A strange churro stand at the beach was pumping out old Fado music on a record player, lending a lilting soundtrack to our exploration.  Best of all, we were virtually alone on the beach, making this perhaps the most romantic moment of what might very well have been one of the least romantic vacations ever (there’s nothing like handing your lover a snot or puke stained kleenex “to hold” to put a damper on things). Actually, we took pretty good care of each other on the trip, and there is nothing quite like knowing that you still really like somebody even when you both feel like crap. So maybe it was kind of romantic after all.

Did I mention the bookstores in Porto?  Check out this beauty:

Meet Livraria Lello, an amazing 1906 Gothic revival bookshop that features this killer staircase. What I didn’t realize at first glance is that most of the “woodwork” is actually trompe l’oeil plaster, and the staircase itself is a solid cement structure (quite an engineering feat in 1906).  Even cooler, perhaps, was the fact that many of Porto’s bookshops put of displays of “revolutionary” literature as things began to escalate in Egypt:

It was kind of frustrating being out of touch with English-speaking news while such amazing things were happening, but it was great to see everyone rallying and getting excited. If you are anything like me, dear reader, I suspect you’ve been weeping to images of the crowds rejoicing in the streets the past two days.

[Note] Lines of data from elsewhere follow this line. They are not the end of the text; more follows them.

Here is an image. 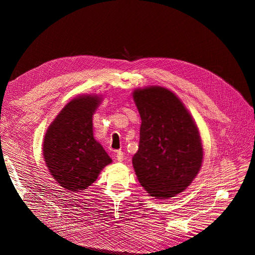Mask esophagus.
I'll list each match as a JSON object with an SVG mask.
<instances>
[{"mask_svg":"<svg viewBox=\"0 0 255 255\" xmlns=\"http://www.w3.org/2000/svg\"><path fill=\"white\" fill-rule=\"evenodd\" d=\"M116 157H117V159L119 161H122L123 157H125V155H123V152L122 151H117V153H116Z\"/></svg>","mask_w":255,"mask_h":255,"instance_id":"esophagus-1","label":"esophagus"}]
</instances>
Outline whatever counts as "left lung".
Segmentation results:
<instances>
[{"label": "left lung", "mask_w": 255, "mask_h": 255, "mask_svg": "<svg viewBox=\"0 0 255 255\" xmlns=\"http://www.w3.org/2000/svg\"><path fill=\"white\" fill-rule=\"evenodd\" d=\"M140 139L133 156L137 179L151 197L167 199L187 188L203 159L198 128L181 100L164 87L136 89Z\"/></svg>", "instance_id": "8db88e82"}]
</instances>
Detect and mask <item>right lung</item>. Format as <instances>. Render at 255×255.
Returning a JSON list of instances; mask_svg holds the SVG:
<instances>
[{"instance_id": "right-lung-1", "label": "right lung", "mask_w": 255, "mask_h": 255, "mask_svg": "<svg viewBox=\"0 0 255 255\" xmlns=\"http://www.w3.org/2000/svg\"><path fill=\"white\" fill-rule=\"evenodd\" d=\"M100 100L98 96L71 100L45 133L44 161L53 179L68 191L85 190L112 163L109 154L94 138L92 115Z\"/></svg>"}]
</instances>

Well, at any rate, that’s about all I’ve got to say about our somewhat disappointing Portuguese foray, friends. I’d like to hear all the things you love about Portugal and all the things I failed to eat that would have turned my spirits around. I can’t help but feel like we missed the boat a little bit, which is somewhat inevitable if you travel enough (and you make the budget-driven decision to travel even when you are sick). I’m sorry to have been such a lousy bloguese as of late. I’ve missed you guys and I promise I’ll see you soon.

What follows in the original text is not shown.